Byline: ON THE JOB by Bureau of Labor and Industries For The Register-Guard

Question: I am a co-owner of a company. A couple of weeks ago, while I was out of town, one of my business partners loaned an employee $50 from the petty cash till. I returned to town on payday, signed all the paychecks, and distributed them to employees. My partner then told me about the employee who borrowed $50. I immediately told the employee that he would have to pay back the money right away or I would take it out of his next paycheck.

As luck would have it, the employee didn't come in to work the next day and he hasn't been back since I spoke to him.

I called the employee's house and spoke with his mother. Once I explained the situation to her she gave me permission to stop payment on the paycheck we'd given him and to reissue a new paycheck less the $50 he owes the company.

I arranged for a stop payment on the employee's paycheck, but I haven't yet issued a new check to him with a deduction for the $50 loan repayment.

Today I came in to work and was greeted by a nasty e-mail from the employee complaining because our bank refused to honor his paycheck (the one I stopped payment on).

My question is, since the employee is so angry with us and threatening, are we potentially liable for how we handled this matter?

Answer: As an employer you should focus on fulfilling your legal obligations related to the employee's paycheck.

There are two significant legal requirements that, from the facts you provide, your company already has violated and/or will soon violate: you have failed to provide the employee his final paycheck within legal time limits, and subtracting the $50 loan amount from the next paycheck you issue to the employee will violate statutory restrictions on paycheck deductions.

Employers must provide the final paycheck to a departing employee who fails to provide at least 48 hours notice to the employer by the fifth working day (after the employee departs) or on the next regular payday, whichever occurs first.

Since the employee has been a no-show for several work days, you probably would be correct to view him as a former employee. However, you would be safer if you had a policy specifically stating that after a certain amount of time away without explanation, an employee is considered to have been `voluntarily terminated' or to have resigned without notice.

It has been longer than five working days since the employee left the company, yet you admit that you still have not provided to him a valid and negotiable paycheck. You should make the employee's final paycheck available to him immediately, without any deduction for the $50 loan (as explained below). Otherwise, you could be subject to potentially significant monetary penalties.

As for any deductions to the employee's final paycheck for the company's recovery of the $50 loan, you must evaluate whether the planned deduction satisfies any one of the five categories of lawful payroll deductions. These five types of deductions are the only ones that ORS 652.610 allows:

Deductions required by law (for example, taxes or garnishments);

Deductions that are for the employee's benefit (such as health insurance premiums) as long as the employee has signed a written authorization for the deduction;

Other deductions authorized by the employee in writing as long as the employer is not the ultimate recipient of the money (charitable contributions, for example);

Deductions authorized by a collective bargaining agreement; or

A deduction from a final paycheck for a cash loan to an employee, if the employee has voluntarily signed a loan agreement and as long as the loan was for the employee's sole benefit.

SHORT TASK A » Pull out every line of the records below that contains the word "vegetation", copying each one.

MATERIAL FOR THIS TASK »

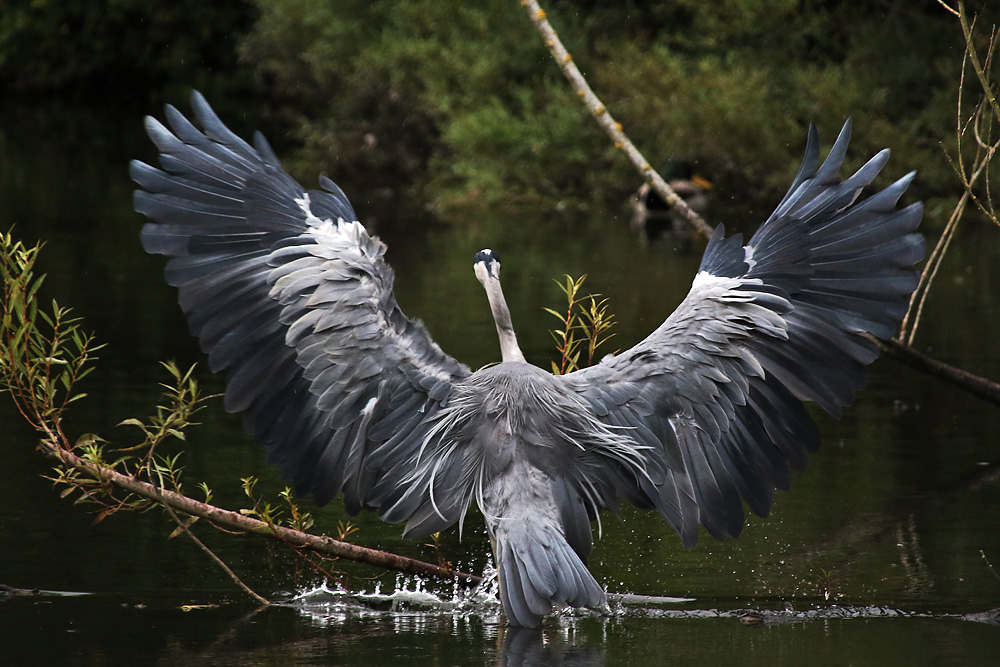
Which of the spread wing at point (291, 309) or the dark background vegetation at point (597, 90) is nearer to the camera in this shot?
the spread wing at point (291, 309)

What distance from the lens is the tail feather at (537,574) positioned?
4.66 m

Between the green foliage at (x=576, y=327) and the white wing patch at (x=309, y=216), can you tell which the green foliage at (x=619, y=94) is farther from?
the white wing patch at (x=309, y=216)

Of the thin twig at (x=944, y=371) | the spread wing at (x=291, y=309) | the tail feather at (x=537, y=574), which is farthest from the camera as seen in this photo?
the thin twig at (x=944, y=371)

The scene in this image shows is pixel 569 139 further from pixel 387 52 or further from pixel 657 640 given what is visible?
pixel 657 640

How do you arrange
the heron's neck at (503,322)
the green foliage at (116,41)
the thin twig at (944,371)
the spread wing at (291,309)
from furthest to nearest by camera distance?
the green foliage at (116,41)
the thin twig at (944,371)
the heron's neck at (503,322)
the spread wing at (291,309)

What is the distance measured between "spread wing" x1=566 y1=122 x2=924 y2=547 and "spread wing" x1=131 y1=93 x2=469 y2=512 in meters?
0.70

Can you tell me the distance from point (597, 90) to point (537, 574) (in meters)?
16.4

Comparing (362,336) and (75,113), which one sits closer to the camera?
(362,336)

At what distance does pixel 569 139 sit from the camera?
19.9 metres

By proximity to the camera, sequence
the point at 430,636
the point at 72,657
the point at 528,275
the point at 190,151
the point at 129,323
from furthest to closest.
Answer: the point at 528,275 → the point at 129,323 → the point at 190,151 → the point at 430,636 → the point at 72,657

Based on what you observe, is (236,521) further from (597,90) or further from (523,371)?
(597,90)

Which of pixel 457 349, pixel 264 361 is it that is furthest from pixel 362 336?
pixel 457 349

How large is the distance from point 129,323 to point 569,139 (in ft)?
33.2

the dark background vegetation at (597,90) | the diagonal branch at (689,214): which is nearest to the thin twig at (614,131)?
the diagonal branch at (689,214)
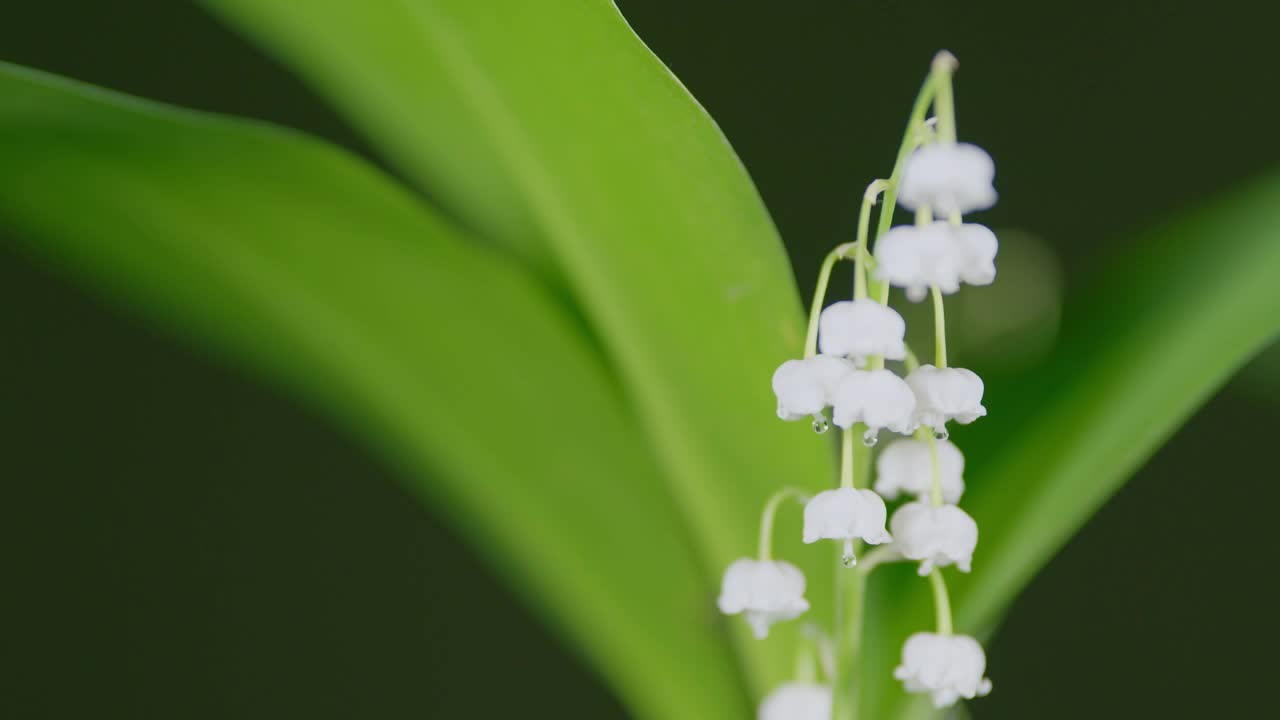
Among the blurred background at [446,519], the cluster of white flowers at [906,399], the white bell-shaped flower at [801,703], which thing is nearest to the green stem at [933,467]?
the cluster of white flowers at [906,399]

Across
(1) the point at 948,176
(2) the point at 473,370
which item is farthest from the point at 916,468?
(2) the point at 473,370

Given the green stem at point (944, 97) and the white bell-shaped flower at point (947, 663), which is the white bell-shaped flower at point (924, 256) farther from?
the white bell-shaped flower at point (947, 663)

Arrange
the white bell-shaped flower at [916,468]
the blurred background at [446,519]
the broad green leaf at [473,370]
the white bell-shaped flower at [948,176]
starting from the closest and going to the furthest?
the white bell-shaped flower at [948,176], the white bell-shaped flower at [916,468], the broad green leaf at [473,370], the blurred background at [446,519]

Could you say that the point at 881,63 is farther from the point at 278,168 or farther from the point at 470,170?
A: the point at 278,168

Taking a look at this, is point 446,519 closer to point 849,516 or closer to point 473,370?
point 473,370

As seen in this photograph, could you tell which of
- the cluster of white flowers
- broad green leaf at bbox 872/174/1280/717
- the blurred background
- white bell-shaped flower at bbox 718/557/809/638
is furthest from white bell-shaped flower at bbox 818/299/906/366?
the blurred background

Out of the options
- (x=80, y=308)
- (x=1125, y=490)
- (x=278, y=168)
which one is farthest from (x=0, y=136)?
(x=1125, y=490)
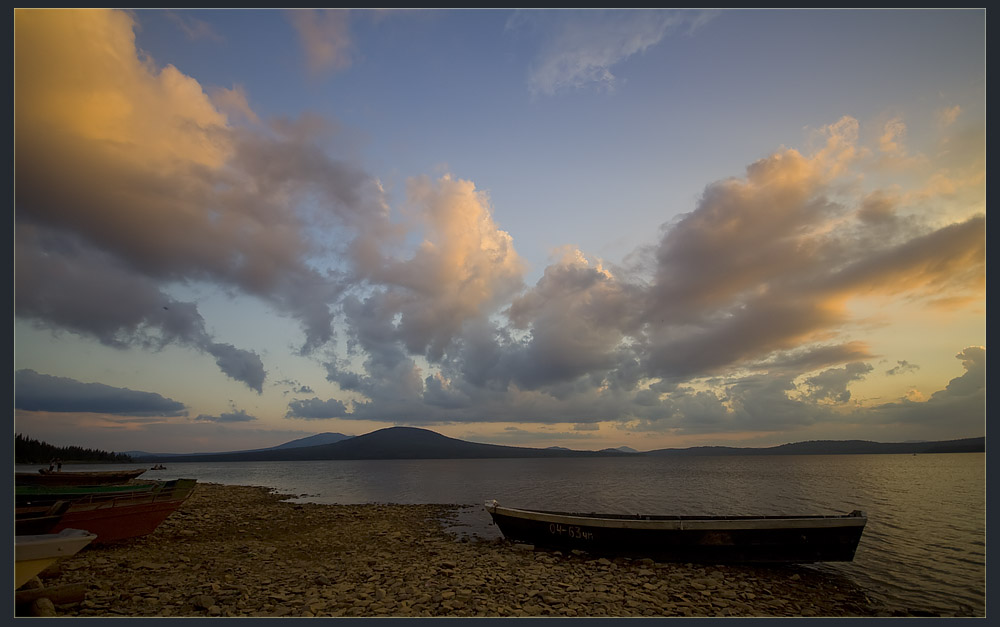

SHORT TASK B » Name the types of payroll deductions that the column says ORS 652.610 allows.

EXERCISE OUTPUT A »
Which of the spread wing at point (291, 309) or the dark background vegetation at point (597, 90) is nearer to the camera in this shot?
the dark background vegetation at (597,90) | the diagonal branch at (689,214): which is nearest to the thin twig at (614,131)?

EXERCISE OUTPUT B »
- Deductions required by law (for example, taxes or garnishments)
- Deductions for the employee's benefit (such as health insurance premiums), as long as the employee has signed a written authorization
- Other deductions the employee authorizes in writing, as long as the employer is not the ultimate recipient of the money (charitable contributions, for example)
- Deductions authorized by a collective bargaining agreement
- A deduction from a final paycheck for a cash loan to an employee, if the employee voluntarily signed a loan agreement and the loan was for the employee's sole benefit